• BRANO FORNITO:
Poco meno di 48 ore dopo, la risposta attesa da tutta una vita: “Il suo accredito è stato accettato, ci vediamo sabato, buon lavoro”. Mezz’ora di salti incontrollati ed una svariata serie di note vocali alla collega che avrebbe vissuto con me quella medesima esperienza.

“Daniele vado a Torino sabato, chiedimi quello che vuoi”, la conferma più piccata ad un pezzo della famiglia Sportface. Già lo so, starete pensando questa è pazza, e in fondo normale non lo sono mai stata, ma io amo la mia follia, la sola, insieme a questa perseveranza e a questa smisurata passione, che mi permetta di raggiungere ciò che ho sempre sognato o molto più banalmente di fare ciò che amo di più, in spicci, di essere felice.

I convenevoli ve li tralascio: l’attesa, la cura maniacale nel preparare lo zaino e gli attrezzi del mestiere, l’ansia a diecimila, l’euforia di poter essere in mezzo ad un popolo di 30 mila persone che condividono i tuoi stessi colori e di poterlo fare da un posto privilegiato, quello di giornalista, l’adrenalina di poter scrivere della tua squadra del cuore che per l’ennesima volta si gioca il “tutto in una notte”, l’orgoglio di esserci, i pezzi del puzzle che d’improvviso s’incastrano ed un sorriso quasi spavaldo di fronte a quel lunedì nero che sembra d’un tratto così lontano. E poi il viaggio, la bandiera che sventola, i cori su cori e su cori. Ribadisco: lo so che sono pazza e che non mi capirete, ma non sono qui per questo. Io non voglio essere capita per ciò che faccio o ciò che provo quotidianamente, vorrei essere capita per ciò che ho sentito in quella lunga notte.

• DATI FORNITI:
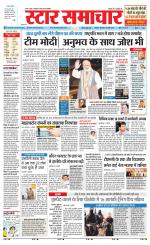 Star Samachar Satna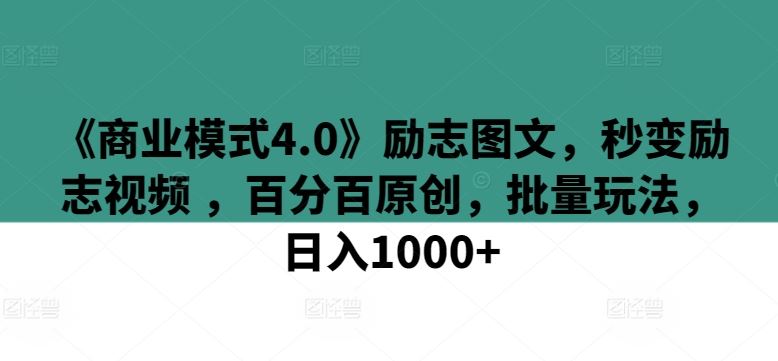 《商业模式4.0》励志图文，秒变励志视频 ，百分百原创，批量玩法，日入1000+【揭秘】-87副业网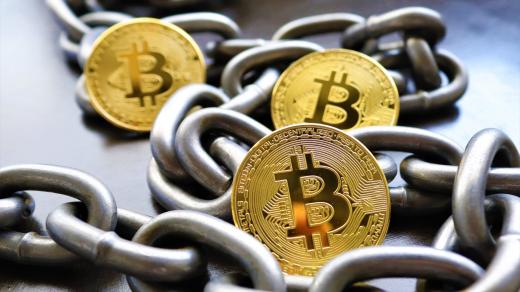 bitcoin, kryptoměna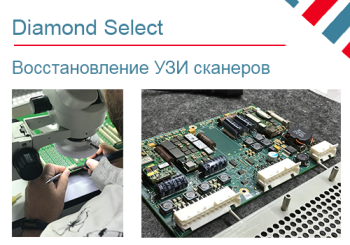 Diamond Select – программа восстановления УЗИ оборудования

• CONSEGNA: Scrivi il seguito del racconto sull'accredito per la trasferta a Torino, partendo subito dopo l'ultima frase del brano fornito.

• RISPOSTA:
Perché tra un flash, una battuta, uno scambio d’opinioni, gli scongiuri verso un cielo grigio, una diretta facebook, perché tra un gol di Cristiano Ronaldo ed un gol di Mario Mandzukic erano circa le 21.45 quando quell’ultimo scorcio di stagione ha preso avvio. La Juve non gira, il centrocampo è lento e si è abbassato troppo, la difesa pare meno solida del solito, Higuain è così fuori dal gioco e poi c’è il talento cristallino di uno su cui ho scommesso non appena l’ho visto calciare un rigore con la maglia rosa del Palermo, ha 23 anni, si chiama Paulo Dybala e questa sera pare imprigionato nelle sue stesse paure. Casemiro e Ronaldo fanno il resto ma proprio quando cerchi conforto nei tuoi fratelli bianconeri,quando il tuo sguardo si scontra con il silenzio assordante di un’intera piazza che non riesce a spiegarsi il perché ancora una volta, sul più bello, tutto sfumi, ecco che quel silenzio si tramuta in un rumore che sa tanto di spari, ecco che il cuore ti si ferma e che la mente vola non a 150 km di distanza ma là dove non pensi possa esistere vita.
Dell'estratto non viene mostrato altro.